━━━━━ FRAGMENTO DEL DOCUMENTO
Los volcanes, de lejitos

Para volver a donde nos quedamos, les digo: no vayan ustedes a creer, como yo, que todo está resuelto. Ya tengo acta de nacimiento. Es más, tengo tres impresas, que me llegaron gracias al cariño de amigos generosos. Y una en línea, con sólo poner mi CURP, porque quienes atienden la mesa de gobernación oyeron unos lamentos. En el INE voyn muy bien, pero aún los desconcierta esto de la señora con varios nombres y ninguno. Con todo, saldrá mi credencial y a votar se ha dicho aunque yo no sepa ni qué decir.
Punto: Muchas veces dejo en Twitter fotos de los volcanes. Un día de estos puse la que parece pintura del doctor Atl. Emocionante, pensé al verla. Lo mismo dijo el embajador Miguel Díaz Reynoso y me envió un texto en en el que cuenta la espantosa tragedia de unos estudiantes que subieron al Izta a principios del crucial 1968. “La transparencia del tiempo” lo llamó. No se los voy a contar porque da miedo y es tan bueno que es para leerlo. Mañana pondré el enlace. Por lo pronto, por favor, si alguien tiene planeado encaramarse a los volcanes, piénselo mil veces antes. Lo digo por Lara, la hija de una amiga muy valiente que es tan audaz como ella. Los volcanes, y más la Mujer dormida, entre más lejos más bellos.
━━━━━━━━━━
QUÉ HARÁS
1. Enumera todas las personas que el texto sobre los volcanes menciona por su nombre.
2. Repite tal cual la parte del texto sobre los volcanes que empieza en "Para volver a" y acaba en "ni qué decir.".
━━━━━ DATOS PROPORCIONADOS
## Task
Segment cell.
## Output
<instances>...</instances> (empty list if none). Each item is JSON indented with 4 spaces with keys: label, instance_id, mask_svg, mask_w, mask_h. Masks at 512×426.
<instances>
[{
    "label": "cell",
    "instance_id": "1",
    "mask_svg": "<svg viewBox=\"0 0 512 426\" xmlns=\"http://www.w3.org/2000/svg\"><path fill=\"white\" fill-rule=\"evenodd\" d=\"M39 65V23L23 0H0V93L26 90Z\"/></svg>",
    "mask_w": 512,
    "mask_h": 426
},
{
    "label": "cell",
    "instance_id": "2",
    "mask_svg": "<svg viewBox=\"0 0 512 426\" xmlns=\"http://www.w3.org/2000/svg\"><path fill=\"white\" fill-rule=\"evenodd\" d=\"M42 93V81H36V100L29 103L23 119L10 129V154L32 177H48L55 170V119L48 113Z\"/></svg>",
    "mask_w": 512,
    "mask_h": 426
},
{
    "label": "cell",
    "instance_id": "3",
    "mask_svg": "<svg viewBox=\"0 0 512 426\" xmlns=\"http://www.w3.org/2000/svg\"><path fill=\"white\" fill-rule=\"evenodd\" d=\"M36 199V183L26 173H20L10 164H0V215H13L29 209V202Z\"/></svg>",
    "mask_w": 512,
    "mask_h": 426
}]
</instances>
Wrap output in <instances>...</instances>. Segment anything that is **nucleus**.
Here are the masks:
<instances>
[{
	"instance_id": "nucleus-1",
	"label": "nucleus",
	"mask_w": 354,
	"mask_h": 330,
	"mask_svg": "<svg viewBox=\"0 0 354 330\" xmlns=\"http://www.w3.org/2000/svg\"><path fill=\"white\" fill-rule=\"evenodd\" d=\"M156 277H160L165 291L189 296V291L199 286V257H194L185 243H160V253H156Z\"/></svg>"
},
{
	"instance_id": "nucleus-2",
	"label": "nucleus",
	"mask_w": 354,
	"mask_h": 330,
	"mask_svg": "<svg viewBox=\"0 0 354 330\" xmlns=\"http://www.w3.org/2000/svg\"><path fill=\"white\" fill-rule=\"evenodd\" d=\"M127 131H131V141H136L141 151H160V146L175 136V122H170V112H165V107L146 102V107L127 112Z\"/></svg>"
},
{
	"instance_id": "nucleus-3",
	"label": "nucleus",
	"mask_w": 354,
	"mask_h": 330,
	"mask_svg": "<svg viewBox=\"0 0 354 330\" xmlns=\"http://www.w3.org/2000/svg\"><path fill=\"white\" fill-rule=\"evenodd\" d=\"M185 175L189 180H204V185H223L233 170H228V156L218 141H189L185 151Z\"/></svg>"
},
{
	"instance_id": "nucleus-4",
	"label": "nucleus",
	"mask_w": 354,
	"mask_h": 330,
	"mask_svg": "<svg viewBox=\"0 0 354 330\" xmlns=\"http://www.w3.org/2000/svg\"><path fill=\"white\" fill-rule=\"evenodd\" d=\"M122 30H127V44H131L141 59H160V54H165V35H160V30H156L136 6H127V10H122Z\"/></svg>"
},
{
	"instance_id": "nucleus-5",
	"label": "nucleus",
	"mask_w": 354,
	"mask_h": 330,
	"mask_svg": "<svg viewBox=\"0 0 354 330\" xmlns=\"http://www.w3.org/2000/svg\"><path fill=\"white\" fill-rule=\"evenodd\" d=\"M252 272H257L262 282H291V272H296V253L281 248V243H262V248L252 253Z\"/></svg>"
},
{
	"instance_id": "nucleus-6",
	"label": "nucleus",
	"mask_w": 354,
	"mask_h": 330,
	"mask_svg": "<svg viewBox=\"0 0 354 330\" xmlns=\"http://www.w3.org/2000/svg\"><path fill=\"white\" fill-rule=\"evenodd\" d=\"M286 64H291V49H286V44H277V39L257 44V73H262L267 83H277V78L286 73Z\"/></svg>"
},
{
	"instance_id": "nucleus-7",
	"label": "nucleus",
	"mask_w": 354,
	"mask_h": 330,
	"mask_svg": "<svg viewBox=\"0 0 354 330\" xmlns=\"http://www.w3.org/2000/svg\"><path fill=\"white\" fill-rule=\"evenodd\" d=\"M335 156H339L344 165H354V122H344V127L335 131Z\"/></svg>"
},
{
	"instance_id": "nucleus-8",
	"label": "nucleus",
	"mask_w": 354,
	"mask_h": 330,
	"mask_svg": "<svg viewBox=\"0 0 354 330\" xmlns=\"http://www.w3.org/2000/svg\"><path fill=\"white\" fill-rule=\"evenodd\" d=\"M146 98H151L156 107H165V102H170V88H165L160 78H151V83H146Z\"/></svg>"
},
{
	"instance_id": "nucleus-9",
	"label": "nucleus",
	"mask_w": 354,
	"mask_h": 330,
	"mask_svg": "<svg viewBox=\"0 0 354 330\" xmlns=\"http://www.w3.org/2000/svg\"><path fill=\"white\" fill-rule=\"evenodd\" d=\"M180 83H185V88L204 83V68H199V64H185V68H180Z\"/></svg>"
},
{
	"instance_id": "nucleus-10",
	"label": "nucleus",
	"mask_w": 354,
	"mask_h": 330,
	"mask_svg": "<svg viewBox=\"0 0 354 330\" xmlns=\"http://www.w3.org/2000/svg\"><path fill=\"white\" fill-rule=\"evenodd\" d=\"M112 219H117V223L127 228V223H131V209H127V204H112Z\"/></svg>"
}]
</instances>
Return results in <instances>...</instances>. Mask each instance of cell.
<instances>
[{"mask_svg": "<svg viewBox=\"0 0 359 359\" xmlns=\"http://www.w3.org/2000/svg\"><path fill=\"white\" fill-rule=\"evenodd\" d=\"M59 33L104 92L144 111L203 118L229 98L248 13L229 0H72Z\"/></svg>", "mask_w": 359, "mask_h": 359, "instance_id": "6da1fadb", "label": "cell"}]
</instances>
━━━━━━━━━━
CONJUNTO DE RESPUESTAS
1.
- doctor Atl
- Miguel Díaz Reynoso
- Lara

2.
Para volver a donde nos quedamos, les digo: no vayan ustedes a creer, como yo, que todo está resuelto. Ya tengo acta de nacimiento. Es más, tengo tres impresas, que me llegaron gracias al cariño de amigos generosos. Y una en línea, con sólo poner mi CURP, porque quienes atienden la mesa de gobernación oyeron unos lamentos. En el INE voyn muy bien, pero aún los desconcierta esto de la señora con varios nombres y ninguno. Con todo, saldrá mi credencial y a votar se ha dicho aunque yo no sepa ni qué decir.